Remove read watch point from physical address address.

unwatch write address

Remove write watch point from physical address address.

modebp [string]

Insert documentation here.

load-symbols [global] filename [offset]

Load symbols from file filename. If the global keyword is added, then the the symbols will be visible in all contexts for which symbols have not been loaded. Offset (default is 0) is added to every symbol entry. The symbols are loaded in the current (executing) context.

The symbol file consists of zero or more lines of the format "%x %s".

show [string]

Insert documentation here.

 

 

 

Resource file extensions

time0: time

Specifies the start (boot) time of the virtual machine. Use a time value as returned by the time(2) system call.
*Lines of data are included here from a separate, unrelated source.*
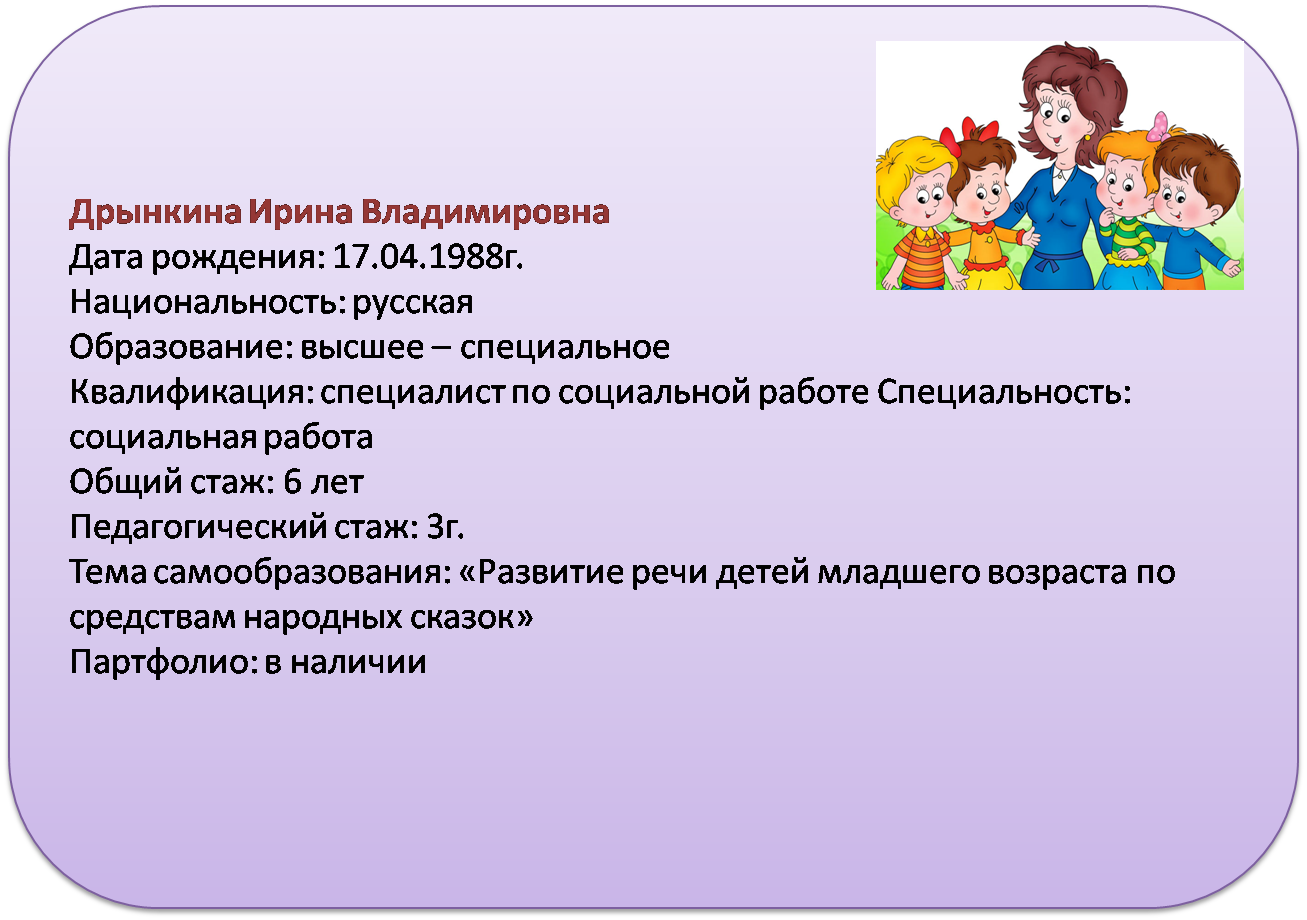 Дрынкина Ирина Владимировна
Дата рождения: 17.04.1988г.
Национальность: русская
Образование: высшее – специальное
Квалификация: специалист по социальной работе Специальность: социальная работа
Общий стаж: 6 лет
Педагогический стаж: 3г.
Тема самообразования: «Развитие речи детей младшего возраста по средствам народных сказок»
Партфолио: в наличии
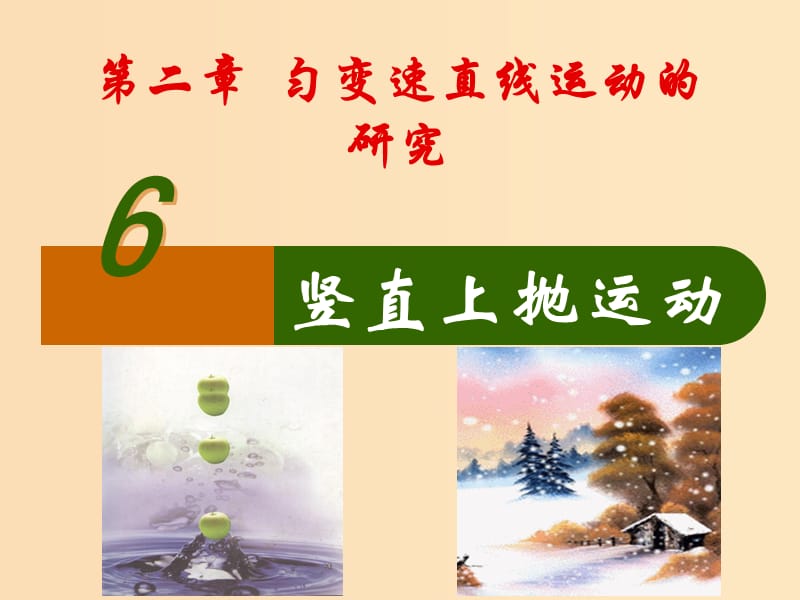 第二章　匀变速直线运动的研究

6

竖直上抛运动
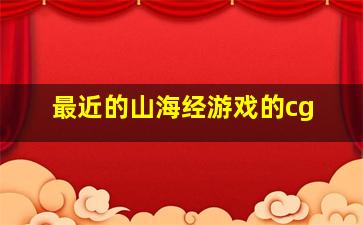 最近的山海经游戏的cg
Time equal to 1 is a special case which starts the virtual machine at the current time of the simulator host.

cdromd: dev=device, status=(inserted|ejected)

LoseNT needs a CD in order to boot properly. Our simulated CD-ROM unit communicates directly with the CD-ROM driver in Linux. Device is a device special file to which the CD-ROM driver is connected (typically /dev/hdc). Device is ignored if status=ejected.